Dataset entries
'''
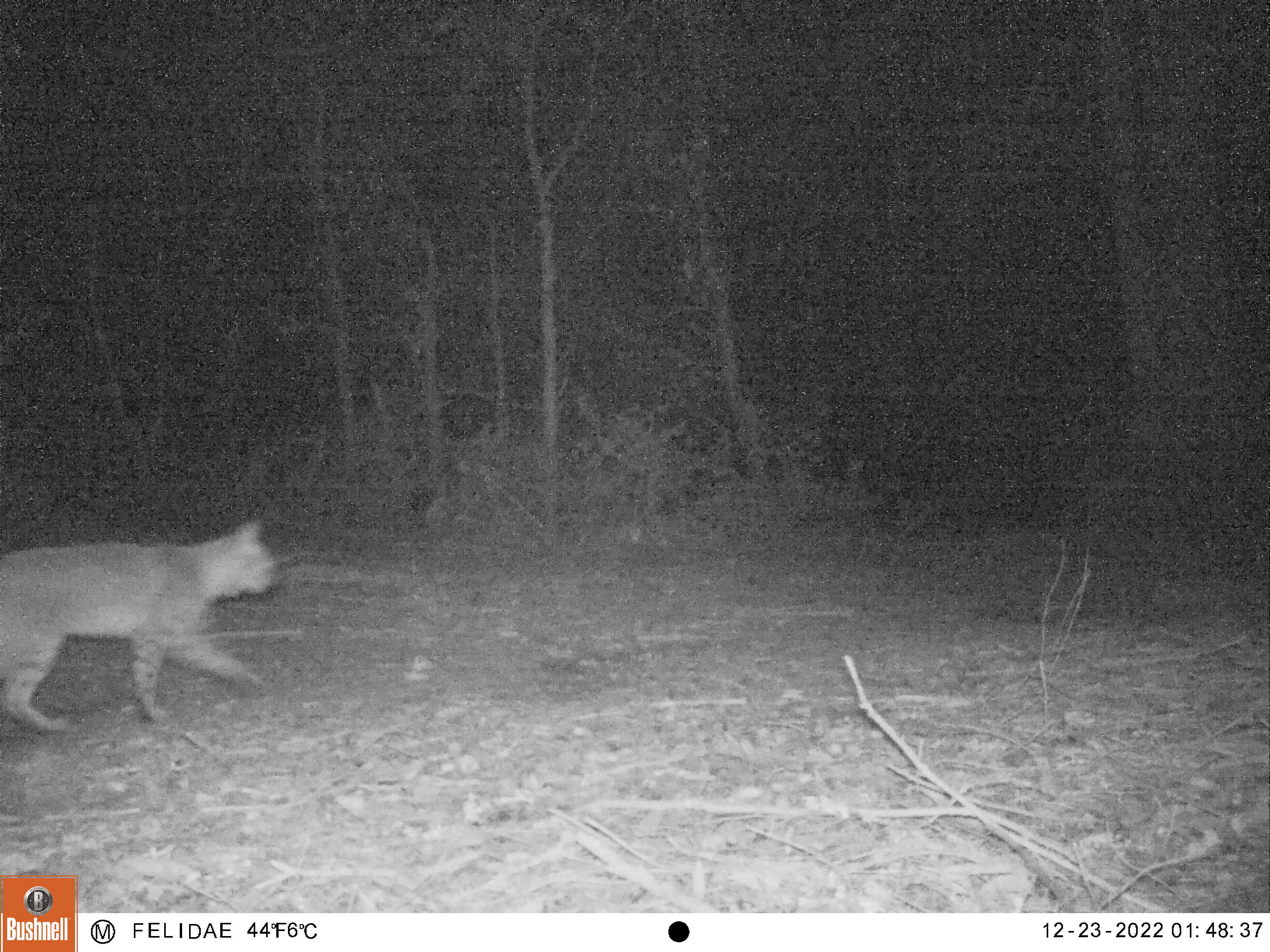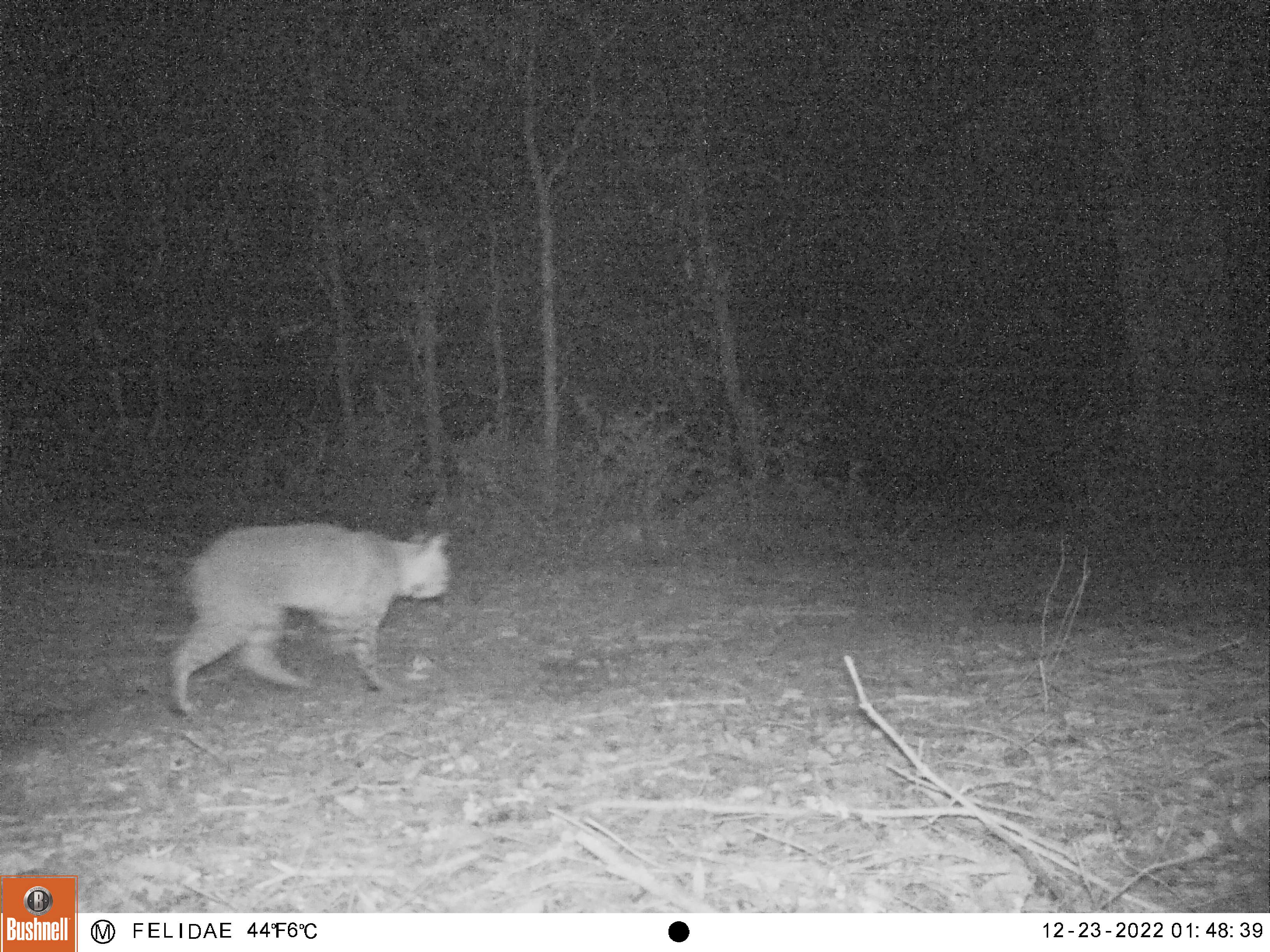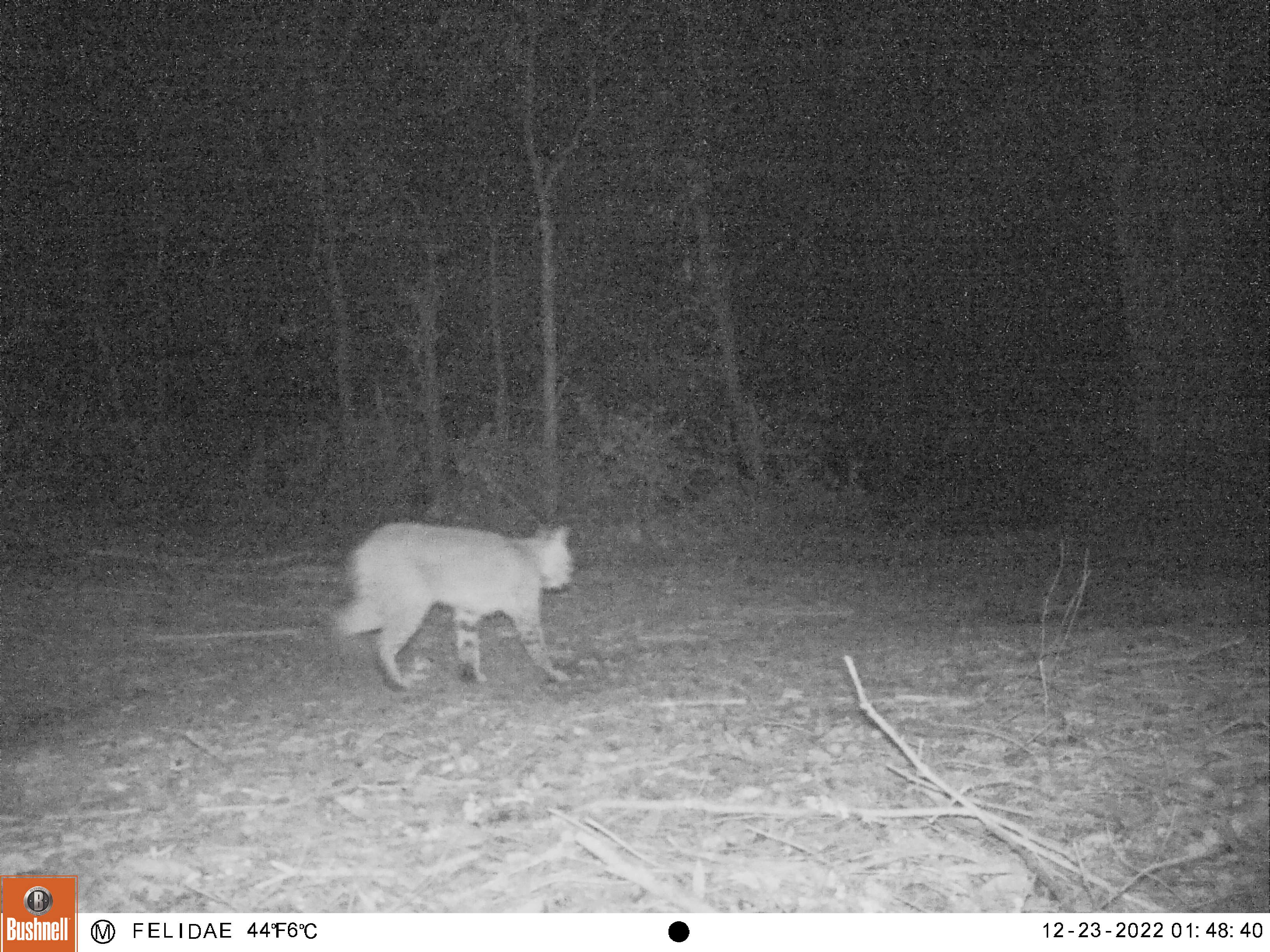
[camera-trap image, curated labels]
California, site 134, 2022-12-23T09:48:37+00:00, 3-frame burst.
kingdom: Animalia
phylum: Chordata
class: Mammalia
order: Carnivora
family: Felidae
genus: Lynx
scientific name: Lynx rufus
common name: bobcat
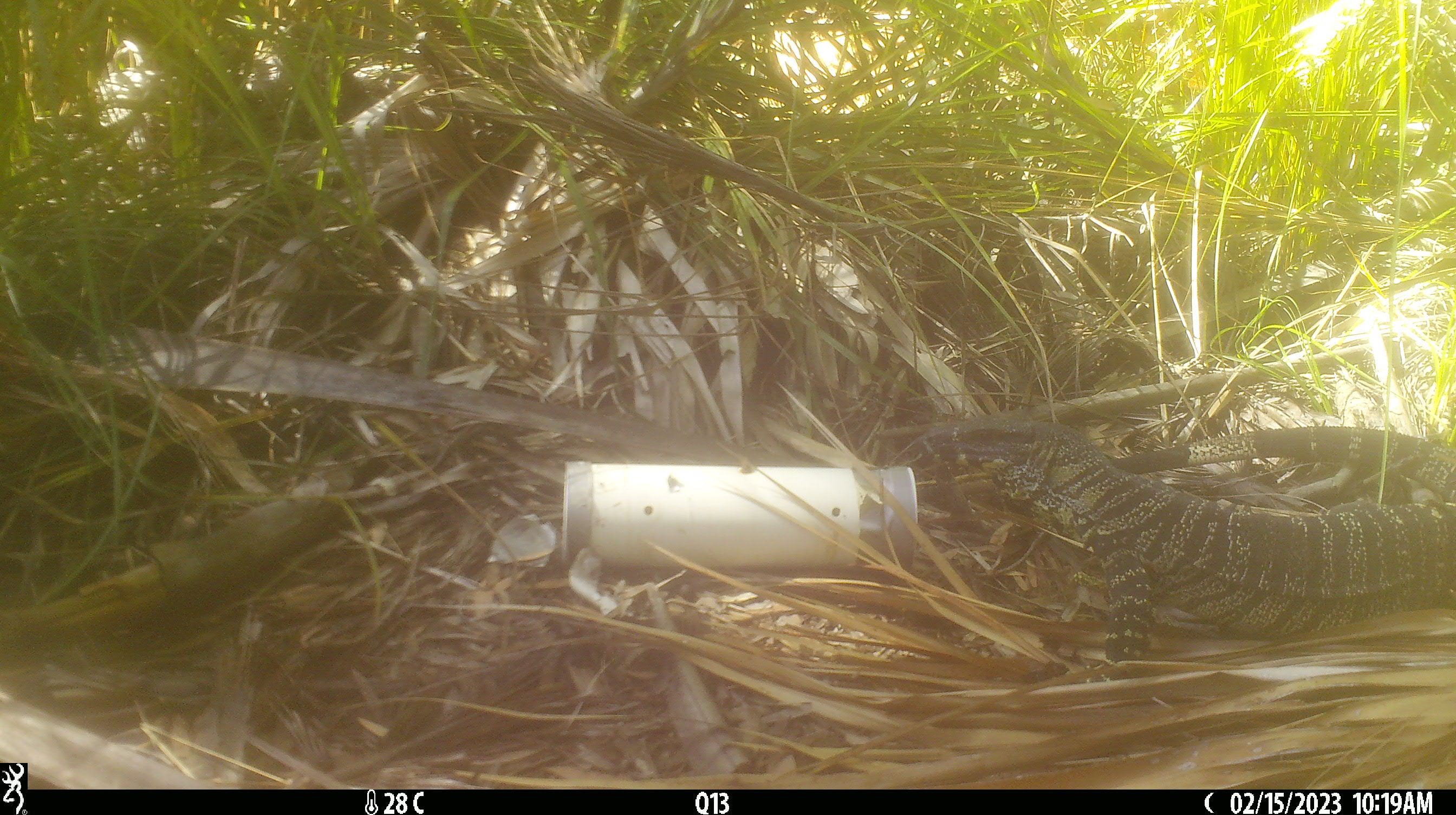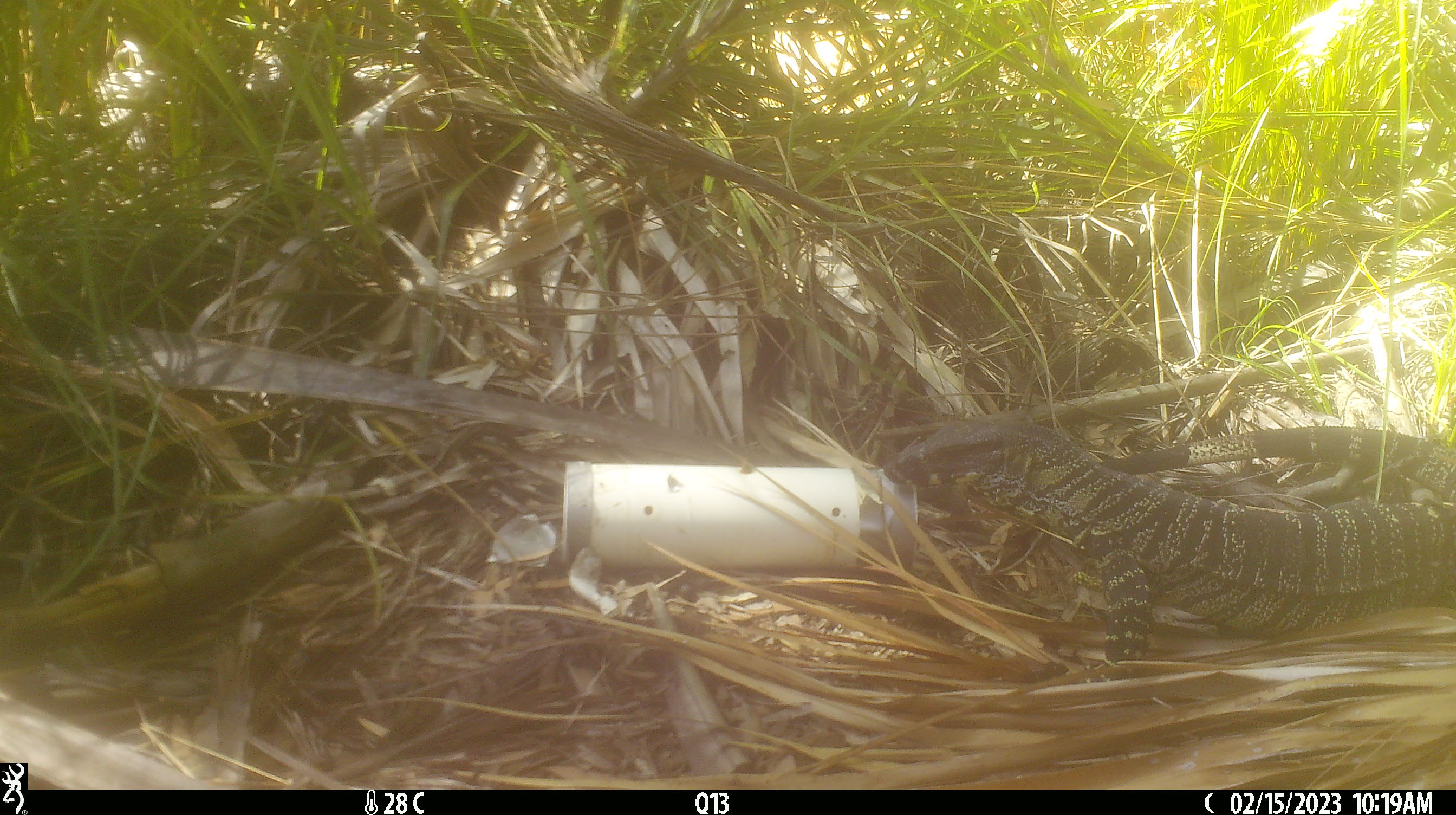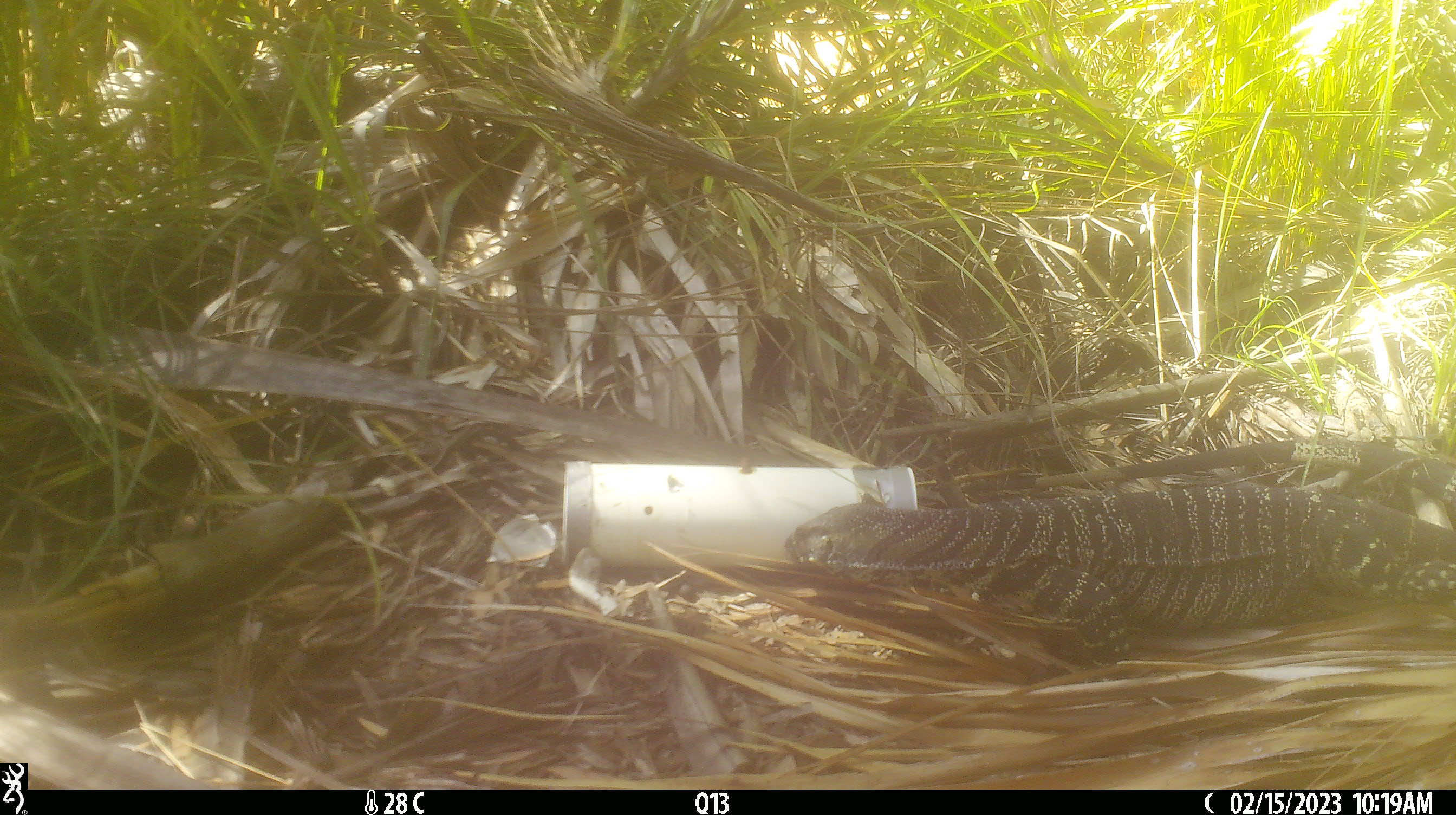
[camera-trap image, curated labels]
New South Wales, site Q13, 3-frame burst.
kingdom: Animalia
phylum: Chordata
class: Reptilia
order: Squamata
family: Varanidae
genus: Varanus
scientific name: Varanus varius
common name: lace monitor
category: goanna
'''
Task prompt
Using the data above, print every line exactly, omitting pictures.

Answer space
[camera-trap image, curated labels]
California, site 134, 2022-12-23T09:48:37+00:00, 3-frame burst.
kingdom: Animalia
phylum: Chordata
class: Mammalia
order: Carnivora
family: Felidae
genus: Lynx
scientific name: Lynx rufus
common name: bobcat
[camera-trap image, curated labels]
New South Wales, site Q13, 3-frame burst.
kingdom: Animalia
phylum: Chordata
class: Reptilia
order: Squamata
family: Varanidae
genus: Varanus
scientific name: Varanus varius
common name: lace monitor
category: goanna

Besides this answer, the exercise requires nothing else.